Голвейда вновь принялся за свой фламандский репертуар, который он на этот раз исполнял с особым подъемом.

— Скажите мне кое–что, Джанина…

— Все что угодно, мистер Келлс, — не задумываясь, произнесла она ровным, тоном. — Что вас интересует?

— Почему вы спрятали фотопленки за рамку портрета на Киннаул–стрит?

— Что?.. А… А вы откуда знаете, что там были фотопленки?

— Я их искал и нашел.

— Вы?!.. О боже! Как же я была…

— Все в порядке, Джанина. Но почему вы их туда положили?

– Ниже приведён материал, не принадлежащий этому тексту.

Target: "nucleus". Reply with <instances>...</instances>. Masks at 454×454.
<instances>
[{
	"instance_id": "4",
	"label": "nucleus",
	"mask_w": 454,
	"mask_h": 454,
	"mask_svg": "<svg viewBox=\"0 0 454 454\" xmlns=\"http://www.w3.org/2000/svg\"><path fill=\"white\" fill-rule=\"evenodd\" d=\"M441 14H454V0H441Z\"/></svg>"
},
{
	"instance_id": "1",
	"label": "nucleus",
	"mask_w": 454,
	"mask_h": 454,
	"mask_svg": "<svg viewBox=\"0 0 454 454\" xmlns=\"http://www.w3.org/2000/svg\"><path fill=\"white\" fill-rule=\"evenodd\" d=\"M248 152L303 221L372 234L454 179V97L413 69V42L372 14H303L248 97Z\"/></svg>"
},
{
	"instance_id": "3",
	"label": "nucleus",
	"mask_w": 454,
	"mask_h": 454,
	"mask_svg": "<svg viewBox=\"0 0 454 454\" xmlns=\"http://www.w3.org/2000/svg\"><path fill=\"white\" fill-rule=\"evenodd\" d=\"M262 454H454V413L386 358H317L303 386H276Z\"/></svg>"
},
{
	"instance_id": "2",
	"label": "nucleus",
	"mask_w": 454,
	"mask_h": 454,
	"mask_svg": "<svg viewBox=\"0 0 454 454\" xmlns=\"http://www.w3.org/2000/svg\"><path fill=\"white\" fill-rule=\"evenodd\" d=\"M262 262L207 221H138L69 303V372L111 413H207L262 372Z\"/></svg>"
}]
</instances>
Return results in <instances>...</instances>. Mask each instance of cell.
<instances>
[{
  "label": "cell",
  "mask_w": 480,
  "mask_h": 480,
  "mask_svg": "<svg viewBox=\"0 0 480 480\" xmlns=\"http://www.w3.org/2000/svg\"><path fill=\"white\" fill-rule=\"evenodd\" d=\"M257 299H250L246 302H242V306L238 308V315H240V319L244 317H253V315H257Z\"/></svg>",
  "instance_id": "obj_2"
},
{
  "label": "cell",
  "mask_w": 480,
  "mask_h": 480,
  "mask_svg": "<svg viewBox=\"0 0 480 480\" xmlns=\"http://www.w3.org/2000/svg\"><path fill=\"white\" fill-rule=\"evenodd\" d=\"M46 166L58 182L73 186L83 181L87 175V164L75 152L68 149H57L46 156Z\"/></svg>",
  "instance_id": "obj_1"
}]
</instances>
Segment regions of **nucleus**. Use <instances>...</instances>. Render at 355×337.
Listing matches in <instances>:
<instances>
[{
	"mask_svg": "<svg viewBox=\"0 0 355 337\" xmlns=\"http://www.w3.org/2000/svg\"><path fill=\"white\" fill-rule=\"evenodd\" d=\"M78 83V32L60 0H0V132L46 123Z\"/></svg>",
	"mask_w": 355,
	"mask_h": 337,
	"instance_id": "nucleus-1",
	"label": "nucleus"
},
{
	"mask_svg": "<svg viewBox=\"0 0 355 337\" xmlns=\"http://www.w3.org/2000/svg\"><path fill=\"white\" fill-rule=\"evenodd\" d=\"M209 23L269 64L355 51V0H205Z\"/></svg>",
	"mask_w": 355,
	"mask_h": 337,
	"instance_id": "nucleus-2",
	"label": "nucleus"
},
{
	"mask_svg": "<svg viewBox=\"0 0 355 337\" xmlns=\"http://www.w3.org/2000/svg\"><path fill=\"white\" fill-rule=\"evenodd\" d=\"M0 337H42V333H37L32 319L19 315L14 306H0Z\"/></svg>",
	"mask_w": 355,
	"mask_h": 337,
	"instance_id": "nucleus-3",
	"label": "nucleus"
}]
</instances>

— А что я могла сделать? Когда я заметила ту даму, направлявшуюся к нам в дом, я решила воспользоваться случаем и побывать на Киннаул–стрит. Я думала, что смогу там найти что–либо, что оставил Сэмми Кэрью. Но я там ничего не нашла. Кто–то в его комнате уже побывал и произвел тщательный обыск. Даже подкладки пальто и пиджаков были подпороты и затем наспех пришиты. Когда я собиралась уходить, кто–то дернул за ручку входной двери, предварительно мною запертой. Фотопленки были при мне. Я подумала, что если это враги, то я рискую потерять фотодокументы, так как, расправившись с Сэмми, они не станут церемониться со мной, застав меня в том доме и, как я знала уже почти наверное, подозревая меня в сотрудничестве с Кэрью. Внутреннее расположение помещений в доме мне было знакомо, и о месте для документов я раздумывала недолго. Затем я удачно выскользнула по черной лестнице во дворик, и никто, кажется, меня не заметил. Но могло быть и иначе. Риск был большой.

— Поступили вы правильно. А помните наш разговор в спальне тетушки?

— Я никогда его не забуду, мистер Келле, — сказала она и впервые улыбнулась.

— А не кажется ли вам, что «мистер Келле» звучит несколько официально? Может быть, лучше Майкл?

— Согласна. Особенно принимая во внимание тот факт, что вы всегда называли меня Джаниной. Вы не забыли нашу первую встречу?

— Не думаю, что я вообще когда–либо ее забуду. И мне кажется, эта встреча могла быть гораздо теплее.

— Боюсь, что вы правы.

При этом Джанина вздохнула.

Я взглянул на Голвейду. Он смотрел прямо перед собой на лунную дорогу, улыбался и вполголоса напевал бодрый мотив.

— Почему «боюсь»?

Джанина с улыбкой повернулась ко мне.

— Возможно, вы помните, в первую встречу я сказала вам, что такие, как вы, очень часто добиваются того, чего хотят.

— Надо полагать, это ваше замечание должно означать…

— Не поймите меня неправильно, Майкл, — перебила она с улыбкой. — «Очень часто» еще не означает всегда.

Я пожал плечами, угостил ее сигаретой, закурил сам и сказал:

— Оттенки в выражениях между друзьями обычно не увеличиваются, а сглаживаются…

— Чистая правда! — живо поддержала она. — Особенно в комнате тетушки я была очень близка к этому… сглаживанию… Но я оказалась такой… такой дурой…

— Ладно, — прервал я ее. — Поделим эту оценку пополам. Это и будет чистая правда. Идет?